The white metals are faring a bit better. Silver shows a weekly decline of just 0.6% to bring spot prices to $20.19 per ounce. Platinum is down 1.2% this week to trade at $1,087. Palladium prices jumped 4.0% as the lesser known precious metal closed Thursday at new highs for the year. Spot palladium prices are off slightly today and currently come in at $646 an ounce.

Of course, the white metal most in demand among investors is silver. The Silver Institute this week released a report on surging investment demand for silver in the first six months of the year. According to the Institute, holdings in silver exchange-traded-products hit a record 662 million ounces. COMEX silver futures contracts also grew to record levels. As for actual physical silver bullion demand, coin sales in North America are up 29% in 2016 on the heels of a record year for Silver Eagle demand in 2015.

Strong investment demand could single handedly push the silver market into a deep supply deficit and be the catalyst for much higher prices. Although industrial use remains the largest single component of silver demand, we don’t necessarily need growth in industrial demand to drive the bull market. Rising investment demand at the margins coupled with a drop off in new mining supply are enough to turn the fundamentals of the silver market wildly bullish.

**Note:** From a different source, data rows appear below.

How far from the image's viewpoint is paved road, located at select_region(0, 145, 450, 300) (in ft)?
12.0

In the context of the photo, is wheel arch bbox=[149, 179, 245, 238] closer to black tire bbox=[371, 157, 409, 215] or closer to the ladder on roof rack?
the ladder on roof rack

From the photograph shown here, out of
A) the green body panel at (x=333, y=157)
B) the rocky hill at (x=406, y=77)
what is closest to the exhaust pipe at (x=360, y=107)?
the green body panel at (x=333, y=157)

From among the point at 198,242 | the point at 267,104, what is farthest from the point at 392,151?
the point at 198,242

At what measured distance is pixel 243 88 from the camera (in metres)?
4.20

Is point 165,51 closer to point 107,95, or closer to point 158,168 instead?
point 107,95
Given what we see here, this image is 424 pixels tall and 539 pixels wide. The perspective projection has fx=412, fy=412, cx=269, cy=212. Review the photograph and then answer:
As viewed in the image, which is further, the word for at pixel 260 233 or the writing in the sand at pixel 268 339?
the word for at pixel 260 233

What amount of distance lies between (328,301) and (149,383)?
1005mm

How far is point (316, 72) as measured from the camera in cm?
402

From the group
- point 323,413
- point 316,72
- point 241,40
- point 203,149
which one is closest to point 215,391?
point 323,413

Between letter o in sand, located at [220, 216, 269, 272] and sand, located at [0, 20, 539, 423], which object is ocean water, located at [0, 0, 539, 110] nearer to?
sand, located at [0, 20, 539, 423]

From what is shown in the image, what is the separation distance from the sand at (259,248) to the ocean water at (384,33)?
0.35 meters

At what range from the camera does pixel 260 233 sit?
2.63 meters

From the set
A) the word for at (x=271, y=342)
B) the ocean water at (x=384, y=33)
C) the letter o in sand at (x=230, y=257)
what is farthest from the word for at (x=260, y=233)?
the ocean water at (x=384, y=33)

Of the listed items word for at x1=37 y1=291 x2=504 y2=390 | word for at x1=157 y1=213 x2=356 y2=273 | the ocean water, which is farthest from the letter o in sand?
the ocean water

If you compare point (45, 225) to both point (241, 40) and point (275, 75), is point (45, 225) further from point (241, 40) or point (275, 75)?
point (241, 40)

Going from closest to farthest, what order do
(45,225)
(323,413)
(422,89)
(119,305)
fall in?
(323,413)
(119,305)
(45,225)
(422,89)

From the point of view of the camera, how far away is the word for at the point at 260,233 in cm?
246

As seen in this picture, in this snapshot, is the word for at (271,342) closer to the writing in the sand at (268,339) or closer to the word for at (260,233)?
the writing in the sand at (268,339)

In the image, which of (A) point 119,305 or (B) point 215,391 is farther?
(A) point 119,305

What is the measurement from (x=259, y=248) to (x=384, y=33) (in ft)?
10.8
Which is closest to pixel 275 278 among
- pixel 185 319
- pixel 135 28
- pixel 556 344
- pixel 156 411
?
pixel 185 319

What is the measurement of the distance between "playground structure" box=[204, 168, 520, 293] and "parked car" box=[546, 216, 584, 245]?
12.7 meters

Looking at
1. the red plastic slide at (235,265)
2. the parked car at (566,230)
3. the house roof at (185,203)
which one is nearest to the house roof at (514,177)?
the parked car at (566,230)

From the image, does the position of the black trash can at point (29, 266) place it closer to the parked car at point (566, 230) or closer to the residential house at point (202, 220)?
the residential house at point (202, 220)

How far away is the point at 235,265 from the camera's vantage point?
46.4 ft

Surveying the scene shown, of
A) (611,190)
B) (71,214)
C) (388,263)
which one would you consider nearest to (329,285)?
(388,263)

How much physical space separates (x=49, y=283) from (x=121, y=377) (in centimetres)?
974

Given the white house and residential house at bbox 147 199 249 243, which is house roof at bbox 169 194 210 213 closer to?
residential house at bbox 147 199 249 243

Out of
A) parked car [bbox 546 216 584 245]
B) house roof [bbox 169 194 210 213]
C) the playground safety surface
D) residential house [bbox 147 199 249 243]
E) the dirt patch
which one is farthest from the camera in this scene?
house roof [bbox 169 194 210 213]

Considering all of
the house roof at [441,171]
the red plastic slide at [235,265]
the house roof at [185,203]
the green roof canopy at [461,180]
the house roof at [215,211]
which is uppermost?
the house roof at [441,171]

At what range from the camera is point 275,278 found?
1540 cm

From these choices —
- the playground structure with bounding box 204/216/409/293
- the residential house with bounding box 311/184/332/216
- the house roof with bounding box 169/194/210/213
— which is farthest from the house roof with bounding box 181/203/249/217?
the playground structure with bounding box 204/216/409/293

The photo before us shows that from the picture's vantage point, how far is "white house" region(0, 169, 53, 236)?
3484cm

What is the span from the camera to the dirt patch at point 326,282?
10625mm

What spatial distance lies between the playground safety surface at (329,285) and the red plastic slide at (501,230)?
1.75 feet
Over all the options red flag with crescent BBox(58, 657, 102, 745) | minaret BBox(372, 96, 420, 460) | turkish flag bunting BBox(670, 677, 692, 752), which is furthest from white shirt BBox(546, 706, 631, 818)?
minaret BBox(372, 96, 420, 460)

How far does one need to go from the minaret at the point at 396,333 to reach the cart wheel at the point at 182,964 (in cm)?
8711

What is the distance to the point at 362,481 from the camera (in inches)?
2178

There are few primary silver mines in existence. Most silver is mined as a byproduct of base metals mining operations. With copper and other base metals prices still in the dumps, there is little incentive or ability for struggling mines to ramp up production.

Even if silver prices continue to march higher in the months ahead, downward pressure on new silver production will persist for some time. It can take years to restart a shuttered mining operation or bring a new one into production. In the meantime, investment demand for physical could exert an outsized influence on the direction of the silver market.

Well now for more on where silver may be headed in the future, and much much more, let’s get right to this week’s exclusive interview.

David Smith

Mike Gleason: It is my privilege to be joined now by David Smith, senior analyst at The Morgan Report, and regular contributor to David, it’s always great to have you with us. How are you?

David Smith: Very good, Mike. I enjoy coming back.

Mike Gleason: Well, as we’re talking here on Thursday morning, we’re seeing the metals holding up quite well under the circumstances, and especially given the recent strong advance by the sector. Prices have pulled back some, and maybe we’re seeing a pausing of sorts here after the big run up that we saw immediately following the Brexit decision. But silver is $3 an ounce higher today than it was essentially 3 weeks ago, if you go back to the day before the Brexit vote. Coming into this week, we had 6 straight weekly gains in silver. So the question on nearly everyone’s mind, David, is does this rally still have legs? If you think it does, what makes this one different from rallies we’ve had over the last 5 years that have always seemed to fizzle out rather quickly?